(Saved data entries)
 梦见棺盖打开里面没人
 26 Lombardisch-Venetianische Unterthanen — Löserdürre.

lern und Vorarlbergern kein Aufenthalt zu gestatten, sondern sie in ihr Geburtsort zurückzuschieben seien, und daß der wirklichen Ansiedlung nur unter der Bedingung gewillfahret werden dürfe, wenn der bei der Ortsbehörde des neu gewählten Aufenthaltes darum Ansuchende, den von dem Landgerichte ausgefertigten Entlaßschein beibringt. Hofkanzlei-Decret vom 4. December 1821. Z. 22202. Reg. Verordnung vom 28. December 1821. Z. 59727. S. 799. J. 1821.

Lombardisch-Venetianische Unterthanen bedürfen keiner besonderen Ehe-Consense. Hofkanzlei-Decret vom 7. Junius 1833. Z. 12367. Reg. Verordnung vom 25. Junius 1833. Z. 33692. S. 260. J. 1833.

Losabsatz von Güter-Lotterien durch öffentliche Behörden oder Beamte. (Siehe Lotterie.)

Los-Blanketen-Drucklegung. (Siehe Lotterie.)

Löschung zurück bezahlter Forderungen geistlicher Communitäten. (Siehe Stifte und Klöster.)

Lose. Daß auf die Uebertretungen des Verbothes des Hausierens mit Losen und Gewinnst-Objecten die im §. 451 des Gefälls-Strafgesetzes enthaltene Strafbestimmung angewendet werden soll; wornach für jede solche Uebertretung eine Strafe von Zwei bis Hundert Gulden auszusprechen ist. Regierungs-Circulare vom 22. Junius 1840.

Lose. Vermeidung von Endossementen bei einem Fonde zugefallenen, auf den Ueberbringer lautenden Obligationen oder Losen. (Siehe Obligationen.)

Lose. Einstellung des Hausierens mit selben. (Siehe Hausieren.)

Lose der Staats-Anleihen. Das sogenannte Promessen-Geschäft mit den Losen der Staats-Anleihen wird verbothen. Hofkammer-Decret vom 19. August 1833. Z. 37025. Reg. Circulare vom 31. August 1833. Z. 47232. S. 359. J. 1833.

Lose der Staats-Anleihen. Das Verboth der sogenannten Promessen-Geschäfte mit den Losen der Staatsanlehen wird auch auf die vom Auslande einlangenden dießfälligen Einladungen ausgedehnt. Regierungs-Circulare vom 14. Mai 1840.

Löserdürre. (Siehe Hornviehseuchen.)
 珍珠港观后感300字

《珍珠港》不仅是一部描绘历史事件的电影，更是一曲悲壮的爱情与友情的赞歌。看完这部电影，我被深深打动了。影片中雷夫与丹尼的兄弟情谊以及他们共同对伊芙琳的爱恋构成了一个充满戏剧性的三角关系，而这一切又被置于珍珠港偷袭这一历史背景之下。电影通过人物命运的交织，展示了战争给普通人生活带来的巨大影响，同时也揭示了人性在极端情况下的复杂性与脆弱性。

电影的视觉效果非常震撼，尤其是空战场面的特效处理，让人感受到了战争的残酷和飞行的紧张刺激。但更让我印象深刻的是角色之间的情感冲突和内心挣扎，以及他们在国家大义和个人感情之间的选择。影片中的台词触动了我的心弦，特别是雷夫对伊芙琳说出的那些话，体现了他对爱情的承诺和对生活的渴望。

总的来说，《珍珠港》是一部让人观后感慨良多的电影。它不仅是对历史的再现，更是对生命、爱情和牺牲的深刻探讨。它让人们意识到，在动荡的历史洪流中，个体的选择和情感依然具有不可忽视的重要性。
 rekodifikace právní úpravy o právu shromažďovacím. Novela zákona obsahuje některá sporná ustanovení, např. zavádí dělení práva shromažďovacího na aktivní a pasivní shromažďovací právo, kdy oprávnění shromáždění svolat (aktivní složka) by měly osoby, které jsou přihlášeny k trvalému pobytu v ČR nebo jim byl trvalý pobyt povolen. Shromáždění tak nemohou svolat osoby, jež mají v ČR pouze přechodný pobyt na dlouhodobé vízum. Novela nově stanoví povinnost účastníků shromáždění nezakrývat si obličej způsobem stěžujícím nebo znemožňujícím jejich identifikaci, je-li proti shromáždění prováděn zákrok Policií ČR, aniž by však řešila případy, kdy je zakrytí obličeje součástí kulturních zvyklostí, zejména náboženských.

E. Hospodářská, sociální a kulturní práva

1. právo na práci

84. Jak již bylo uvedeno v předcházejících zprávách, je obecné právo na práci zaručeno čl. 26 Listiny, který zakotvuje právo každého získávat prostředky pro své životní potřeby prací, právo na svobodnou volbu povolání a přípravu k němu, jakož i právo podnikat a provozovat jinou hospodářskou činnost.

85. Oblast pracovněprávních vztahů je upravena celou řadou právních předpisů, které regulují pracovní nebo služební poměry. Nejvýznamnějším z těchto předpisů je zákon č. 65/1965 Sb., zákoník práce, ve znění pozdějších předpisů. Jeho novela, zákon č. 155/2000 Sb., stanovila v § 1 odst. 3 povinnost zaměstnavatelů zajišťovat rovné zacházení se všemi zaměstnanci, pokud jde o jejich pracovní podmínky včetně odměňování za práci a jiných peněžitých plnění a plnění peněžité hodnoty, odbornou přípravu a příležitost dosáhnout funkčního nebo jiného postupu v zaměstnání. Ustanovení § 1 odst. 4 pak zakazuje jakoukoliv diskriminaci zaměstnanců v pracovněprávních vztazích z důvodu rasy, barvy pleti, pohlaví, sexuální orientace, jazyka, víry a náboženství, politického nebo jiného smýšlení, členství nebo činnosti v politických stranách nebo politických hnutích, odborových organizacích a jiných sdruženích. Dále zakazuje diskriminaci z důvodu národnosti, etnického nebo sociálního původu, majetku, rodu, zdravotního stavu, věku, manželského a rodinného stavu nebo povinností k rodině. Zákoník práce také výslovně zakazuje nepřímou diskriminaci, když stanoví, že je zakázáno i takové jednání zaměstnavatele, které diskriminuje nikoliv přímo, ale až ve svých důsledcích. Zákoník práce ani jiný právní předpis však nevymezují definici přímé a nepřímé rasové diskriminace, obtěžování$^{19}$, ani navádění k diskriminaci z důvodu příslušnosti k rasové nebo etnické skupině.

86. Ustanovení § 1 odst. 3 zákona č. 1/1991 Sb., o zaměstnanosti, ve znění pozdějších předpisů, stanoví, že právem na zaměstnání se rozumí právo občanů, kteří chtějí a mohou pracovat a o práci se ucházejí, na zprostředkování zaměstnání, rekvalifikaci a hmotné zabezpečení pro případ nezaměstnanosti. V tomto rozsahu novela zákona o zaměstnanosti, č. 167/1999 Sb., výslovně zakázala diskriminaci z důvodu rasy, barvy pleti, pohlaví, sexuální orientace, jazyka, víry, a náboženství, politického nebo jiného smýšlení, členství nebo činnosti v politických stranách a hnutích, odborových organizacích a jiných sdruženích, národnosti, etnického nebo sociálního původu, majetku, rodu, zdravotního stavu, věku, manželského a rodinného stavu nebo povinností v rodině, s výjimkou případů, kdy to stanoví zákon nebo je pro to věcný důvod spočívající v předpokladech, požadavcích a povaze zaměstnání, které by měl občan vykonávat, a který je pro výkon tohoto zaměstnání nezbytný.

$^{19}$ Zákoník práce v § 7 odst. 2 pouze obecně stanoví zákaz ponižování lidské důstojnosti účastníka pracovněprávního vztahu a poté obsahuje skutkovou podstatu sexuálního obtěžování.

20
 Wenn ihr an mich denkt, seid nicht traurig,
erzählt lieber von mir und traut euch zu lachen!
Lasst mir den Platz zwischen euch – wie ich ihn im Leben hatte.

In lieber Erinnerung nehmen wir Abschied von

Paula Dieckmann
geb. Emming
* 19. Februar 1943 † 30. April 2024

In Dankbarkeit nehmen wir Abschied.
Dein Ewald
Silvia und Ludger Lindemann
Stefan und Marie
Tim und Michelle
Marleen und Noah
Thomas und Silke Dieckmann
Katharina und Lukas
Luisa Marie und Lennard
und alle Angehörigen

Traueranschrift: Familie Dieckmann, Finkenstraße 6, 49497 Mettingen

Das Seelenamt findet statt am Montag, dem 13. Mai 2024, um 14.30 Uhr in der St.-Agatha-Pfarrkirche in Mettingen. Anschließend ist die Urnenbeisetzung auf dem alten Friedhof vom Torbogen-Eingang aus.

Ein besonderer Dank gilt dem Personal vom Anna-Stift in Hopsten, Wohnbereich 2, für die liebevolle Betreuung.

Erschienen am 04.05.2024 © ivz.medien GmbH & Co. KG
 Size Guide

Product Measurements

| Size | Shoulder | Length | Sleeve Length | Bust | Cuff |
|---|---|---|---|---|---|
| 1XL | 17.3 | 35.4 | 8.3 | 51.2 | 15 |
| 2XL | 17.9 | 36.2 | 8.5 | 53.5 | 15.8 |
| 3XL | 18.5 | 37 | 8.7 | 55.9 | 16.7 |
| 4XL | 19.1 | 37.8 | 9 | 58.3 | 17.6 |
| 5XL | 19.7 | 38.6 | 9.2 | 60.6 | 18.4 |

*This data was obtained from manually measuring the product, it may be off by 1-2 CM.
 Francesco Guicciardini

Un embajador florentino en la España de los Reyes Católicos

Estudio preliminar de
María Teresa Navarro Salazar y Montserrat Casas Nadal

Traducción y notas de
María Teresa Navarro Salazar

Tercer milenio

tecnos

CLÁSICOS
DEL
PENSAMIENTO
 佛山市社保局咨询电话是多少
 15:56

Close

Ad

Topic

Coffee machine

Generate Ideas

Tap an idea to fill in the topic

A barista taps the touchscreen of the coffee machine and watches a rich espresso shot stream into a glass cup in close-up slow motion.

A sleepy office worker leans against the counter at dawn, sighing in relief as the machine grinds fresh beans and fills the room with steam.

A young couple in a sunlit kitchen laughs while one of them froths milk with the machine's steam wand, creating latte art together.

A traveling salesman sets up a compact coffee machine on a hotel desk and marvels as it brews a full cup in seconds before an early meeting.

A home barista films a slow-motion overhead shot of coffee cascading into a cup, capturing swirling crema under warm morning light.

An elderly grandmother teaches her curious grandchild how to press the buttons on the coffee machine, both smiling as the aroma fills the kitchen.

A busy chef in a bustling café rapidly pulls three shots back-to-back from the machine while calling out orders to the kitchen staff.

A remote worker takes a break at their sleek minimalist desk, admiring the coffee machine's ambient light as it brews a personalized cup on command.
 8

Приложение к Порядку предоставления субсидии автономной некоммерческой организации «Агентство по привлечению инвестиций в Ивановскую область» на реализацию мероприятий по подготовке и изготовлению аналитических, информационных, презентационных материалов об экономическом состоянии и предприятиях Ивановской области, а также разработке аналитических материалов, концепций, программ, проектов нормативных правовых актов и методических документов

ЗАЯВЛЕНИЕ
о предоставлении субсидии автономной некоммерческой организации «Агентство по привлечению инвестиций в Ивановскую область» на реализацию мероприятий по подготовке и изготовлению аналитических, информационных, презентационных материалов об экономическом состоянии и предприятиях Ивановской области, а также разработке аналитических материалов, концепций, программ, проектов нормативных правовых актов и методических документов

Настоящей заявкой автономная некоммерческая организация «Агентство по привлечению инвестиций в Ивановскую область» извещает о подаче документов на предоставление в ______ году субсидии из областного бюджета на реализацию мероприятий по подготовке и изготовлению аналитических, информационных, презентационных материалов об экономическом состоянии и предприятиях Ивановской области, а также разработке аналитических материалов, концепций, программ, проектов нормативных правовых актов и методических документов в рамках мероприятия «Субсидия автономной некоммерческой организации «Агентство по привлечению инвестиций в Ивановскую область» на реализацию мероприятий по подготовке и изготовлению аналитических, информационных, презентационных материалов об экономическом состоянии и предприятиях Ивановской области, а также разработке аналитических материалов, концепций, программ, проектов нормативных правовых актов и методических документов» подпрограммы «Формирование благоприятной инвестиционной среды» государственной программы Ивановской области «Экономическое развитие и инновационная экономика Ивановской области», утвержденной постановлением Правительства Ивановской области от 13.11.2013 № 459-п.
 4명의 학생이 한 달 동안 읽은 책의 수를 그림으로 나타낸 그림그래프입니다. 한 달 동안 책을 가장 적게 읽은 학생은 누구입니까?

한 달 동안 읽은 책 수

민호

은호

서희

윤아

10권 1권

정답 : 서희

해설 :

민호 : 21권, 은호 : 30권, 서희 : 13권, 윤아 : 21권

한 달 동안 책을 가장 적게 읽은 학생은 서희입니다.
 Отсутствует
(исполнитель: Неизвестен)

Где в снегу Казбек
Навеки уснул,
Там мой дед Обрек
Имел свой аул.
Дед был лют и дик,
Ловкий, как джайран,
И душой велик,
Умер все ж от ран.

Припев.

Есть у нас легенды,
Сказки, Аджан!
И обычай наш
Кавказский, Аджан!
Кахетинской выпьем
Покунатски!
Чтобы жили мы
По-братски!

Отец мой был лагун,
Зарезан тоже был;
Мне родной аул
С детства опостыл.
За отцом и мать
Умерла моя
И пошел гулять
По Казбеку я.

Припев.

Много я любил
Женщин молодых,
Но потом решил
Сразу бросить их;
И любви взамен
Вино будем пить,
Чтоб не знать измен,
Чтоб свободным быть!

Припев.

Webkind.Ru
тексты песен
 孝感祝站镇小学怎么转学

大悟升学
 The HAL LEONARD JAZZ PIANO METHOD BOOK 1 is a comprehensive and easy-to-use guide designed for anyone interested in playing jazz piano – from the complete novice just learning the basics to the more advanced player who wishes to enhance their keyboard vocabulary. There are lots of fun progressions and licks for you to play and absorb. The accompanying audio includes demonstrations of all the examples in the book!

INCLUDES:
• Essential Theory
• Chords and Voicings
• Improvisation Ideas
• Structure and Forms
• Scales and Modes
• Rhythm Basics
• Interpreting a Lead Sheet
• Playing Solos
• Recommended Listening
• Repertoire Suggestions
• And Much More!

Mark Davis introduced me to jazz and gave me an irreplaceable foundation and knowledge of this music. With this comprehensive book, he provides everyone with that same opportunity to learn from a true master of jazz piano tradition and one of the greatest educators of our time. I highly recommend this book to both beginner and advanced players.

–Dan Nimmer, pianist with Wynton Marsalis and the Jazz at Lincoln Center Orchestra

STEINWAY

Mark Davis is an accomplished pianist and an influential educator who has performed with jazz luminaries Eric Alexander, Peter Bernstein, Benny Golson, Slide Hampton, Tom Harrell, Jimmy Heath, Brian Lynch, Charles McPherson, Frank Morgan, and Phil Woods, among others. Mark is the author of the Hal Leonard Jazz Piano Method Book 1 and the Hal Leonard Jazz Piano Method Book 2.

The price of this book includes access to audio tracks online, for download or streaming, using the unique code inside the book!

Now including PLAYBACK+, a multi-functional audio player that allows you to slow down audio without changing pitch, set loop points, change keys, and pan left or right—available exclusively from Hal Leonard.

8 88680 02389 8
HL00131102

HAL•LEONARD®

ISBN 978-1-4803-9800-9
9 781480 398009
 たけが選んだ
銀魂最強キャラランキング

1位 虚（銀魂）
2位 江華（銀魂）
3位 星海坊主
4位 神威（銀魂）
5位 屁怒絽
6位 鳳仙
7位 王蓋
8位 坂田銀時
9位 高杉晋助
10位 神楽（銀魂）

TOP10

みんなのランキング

INSTRUCTIONS TO FOLLOW: Above are the records; report each line in them that includes the word "lieber".

ANSWER TO THIS EXERCISE:
erzählt lieber von mir und traut euch zu lachen!
In lieber Erinnerung nehmen wir Abschied von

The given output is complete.